Внутри церкви было прохладно и сумрачно. Последние нити солнечного света, дробясь цветными стёклами узких окон, падали вниз, освещая статуи святых в стенных нишах. Распятие в натуральную величину, с разорванной, вывернутой плотью и упавшей, кровоточащей головой, освещённой ярким светом, возвышалось на алтаре. Справа от распятия стояла статуя счастливой девы из Коромото, облачённой в голубую бархатную накидку с вышитыми звёздами. Слева был косоглазый образ святого Иоанна, в узкополой шляпе и в красном фланелевом плаще, порванном и пыльном, небрежно наброшенном на его плечи.

Донья Мерседес потушила пламя семи свечей, горевших на алтаре, положила их в свою корзину и зажгла семь новых. Она закрыла глаза и, сложив руки, прочла длинную молитву.

Солнце едва мерцало за холмами, когда мы вышли из церкви. Малиновые и оранжевые облака, украшенные закатом, медленно тянулись к морю в золотистых сумерках. Когда мы пришли на кладбище, было уже темно.

Казалось, что здесь собралась вся деревня. Мужчины и женщины, присев возле могилы, молились тихими голосами, окружённые горящими свечами.

Мы прошли вдоль низкой кладбищенской стены к уединённому месту, где отдыхали Лоренцо Паз и его друзья. Они уже опустили гроб в землю и забросали его грунтом. Их лица, освещённые расположенными по кругу свечами, превратились в абстрактные маски, чьи призрачные формы скорее годились тем, кто был погребён под нами. Как только они заметили Мерседес Перальту, они ретиво бросились устанавливать крест в изголовье могилы.

Сделав это, они исчезли, быстро и беззвучно, как если бы их поглотила тьма.

— Сейчас мы вызовем сюда духа Бирджит Брицены, — сказала донья Мерседес, доставая из корзины семь свечей, которые взяла с церковного алтаря, и столько же сигар. Воткнув свечи в мягкий грунт на вершине могилы, она зажгла их и сунула в рот первую сигару, — следи внимательно, — шепнула она, передавая мне остальные сигары, — когда я выкурю её, у тебя уже должна быть раскурена следующая.

Делая глубокие затяжки, она выпустила дым в четырёх главных направлениях. Она сидела у могилы и непрерывно курила, шепча заклинания низким дребезжащим голосом.

Казалось, что табачный дым выходил не из её рта, а прямо из-под земли. Тонко струясь, он окутывал нас облаком. Очарованная, я сидела возле неё, подавала сигару за сигарой и слушала её мелодичное, но непонятное пение.

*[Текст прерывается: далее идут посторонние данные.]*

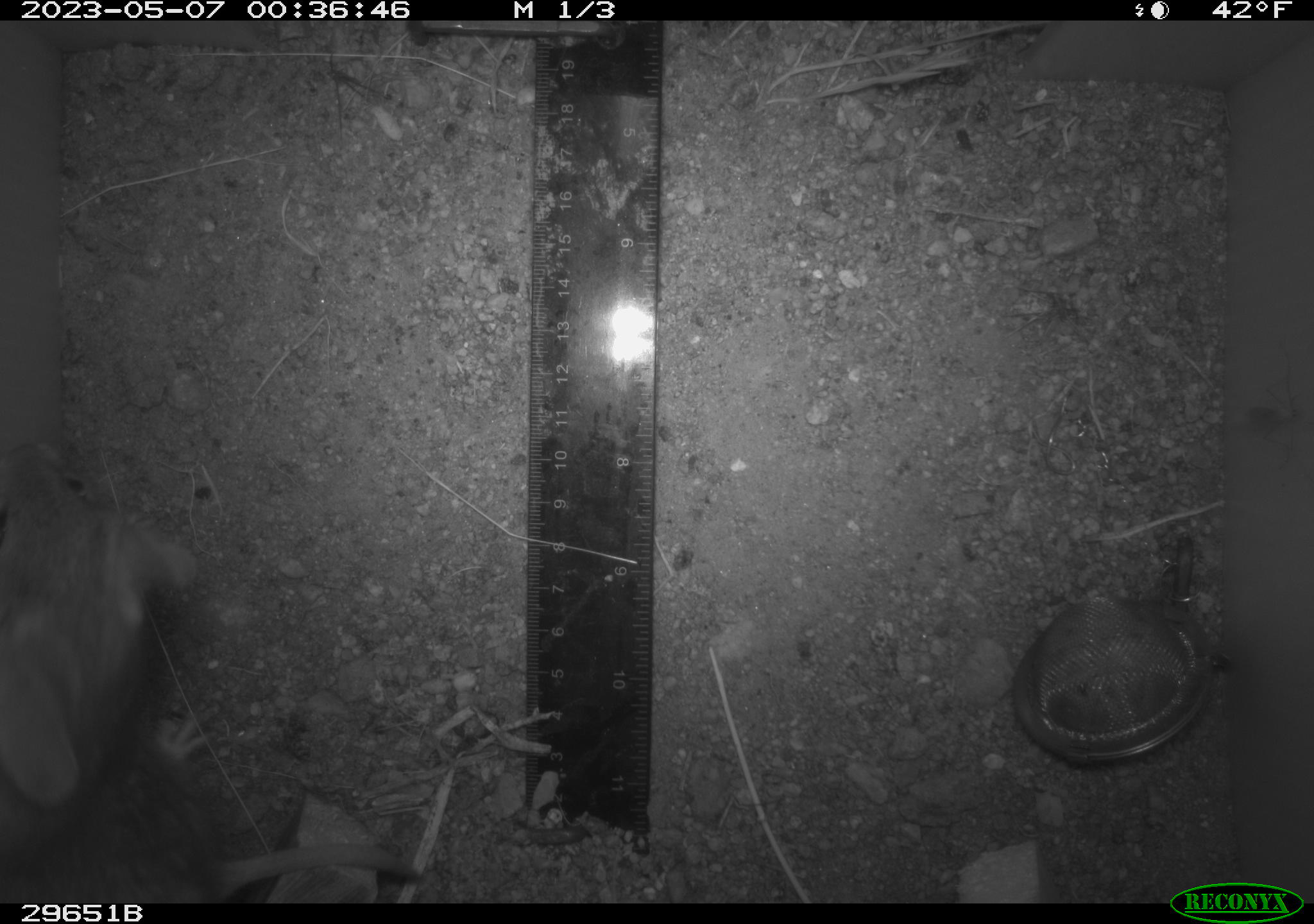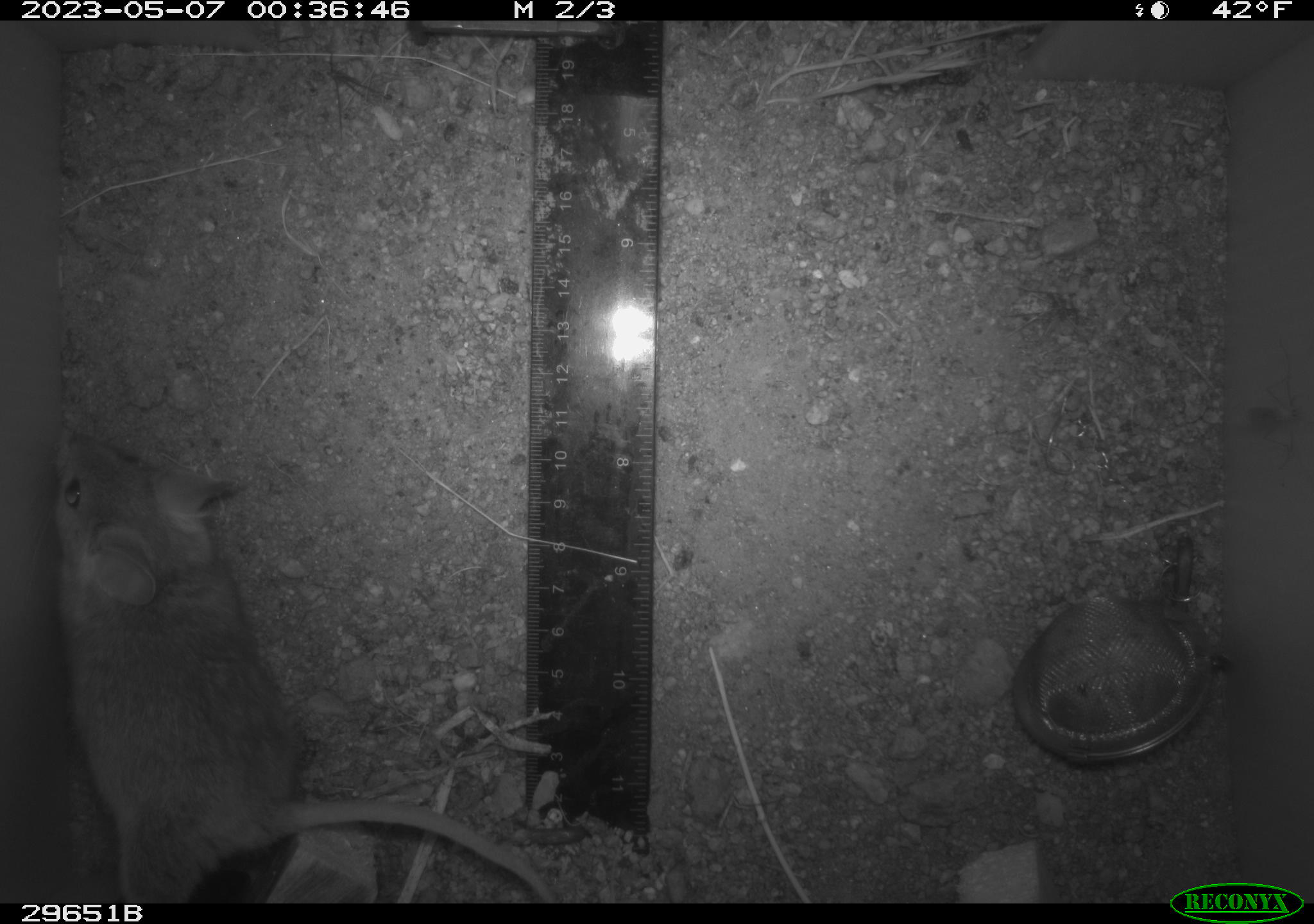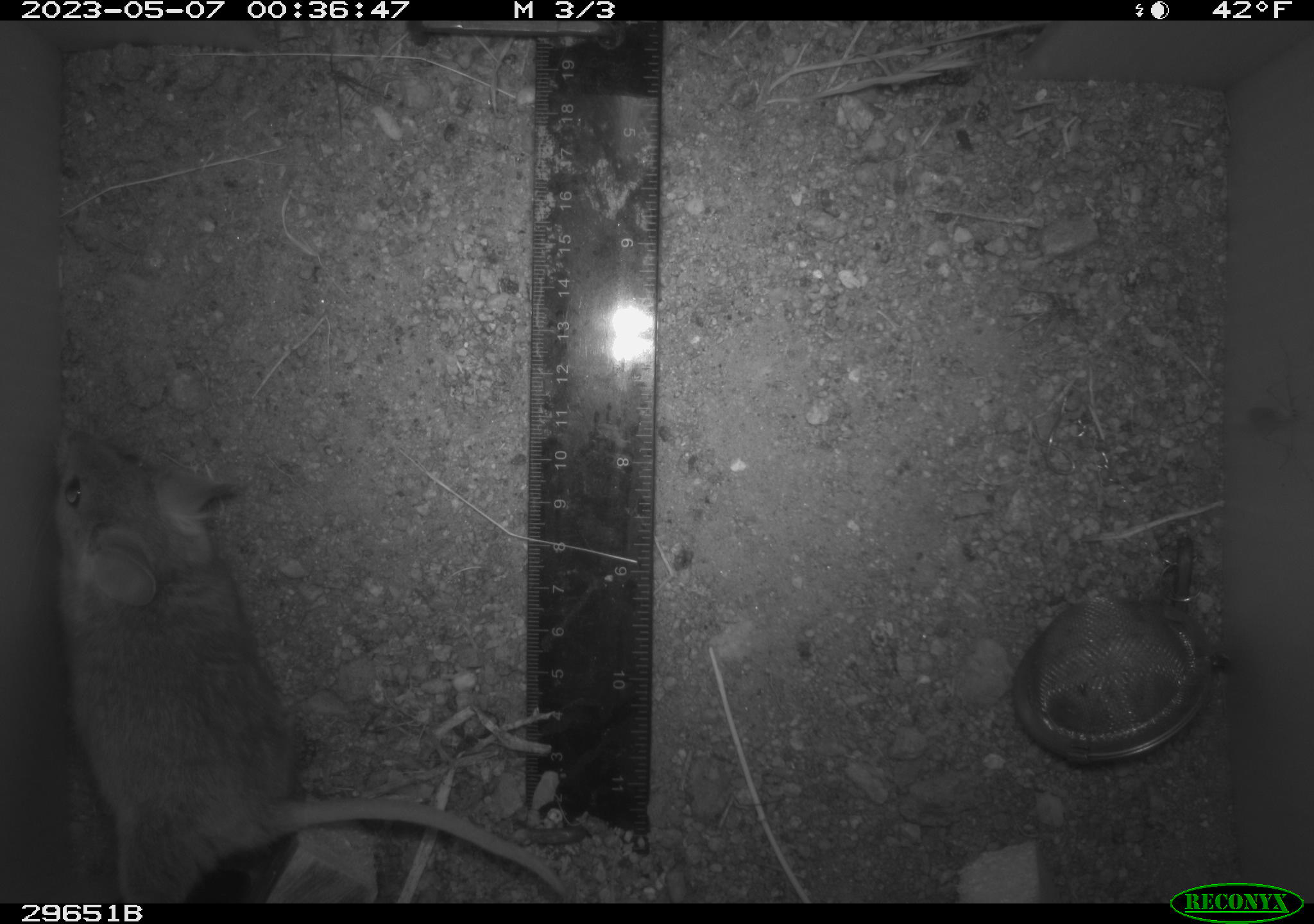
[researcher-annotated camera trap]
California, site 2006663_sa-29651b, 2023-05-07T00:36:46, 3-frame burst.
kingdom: Animalia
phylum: Chordata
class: Mammalia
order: Rodentia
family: Cricetidae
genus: Neotoma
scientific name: Neotoma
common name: pack rat or woodrat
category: neotoma species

Когда она начала передвигать свою левую руку над могилой, я придвинулась к ней поближе. Мне казалось, что она встряхивает трещоткой, но в руке у неё ничего не было видно. Я только слышала трескучий звук зёрен или, возможно, мелкой гальки, которую она быстро перекатывала в руке. Крошечные искры, словно светлячки, выскакивали между её сжатых пальцев. Она начала насвистывать странный мотив, который стал вскоре неотличим от шуршащего шума.

Из дыма выплыла высокая фигура, облачённая в длинную мантию и колпак.

Я прижала руку ко рту, заглушая нервный смех. Я считала, что ещё нахожусь под воздействием рома и принимаю участие в каком-то трюке, который, возможно, является частью дневного празднества в память умерших.

Полностью поглощённая, я следила за фигурой, вышедшей из дымного круга и бредущей к кладбищенской стене. Взгляд задержался на грустной улыбке призрака. Я услышала мягкий смех, такой тихий и нереальный, что, возможно, он был лишь частью пения Мерседес Перальты.

Но голос стал громче. Звук, казалось, исходил из четырёх углов могилы, каждая сторона повторяла слова эхом. Дым рассеялся; он поднялся к пальмовым листьям и исчез в ночи. Некоторое время донья Мерседес продолжала сидеть у могилы, что-то тихо бормоча. Её лицо едва виднелось в свете догоравших свечей.

Она повернулась ко мне, на её губах промелькнула улыбка.

— Я заманила дух Бирджит Брицены сюда, но не к её могиле, — сказала она. Взяв мою руку, она встала.

Я хотела спросить её о странном видении, но что-то в пустом выражении её глаз заставило меня замолчать. Лоренцо Паз, прислонясь к огромному валуну, ожидал нас за кладбищем. Ни слова не говоря, он встал и последовал за нами по узкой тропе, ведущей к пляжу. Полумесяц ярко сиял на выбеленном плавнике, разбросанном по широкой полосе песка.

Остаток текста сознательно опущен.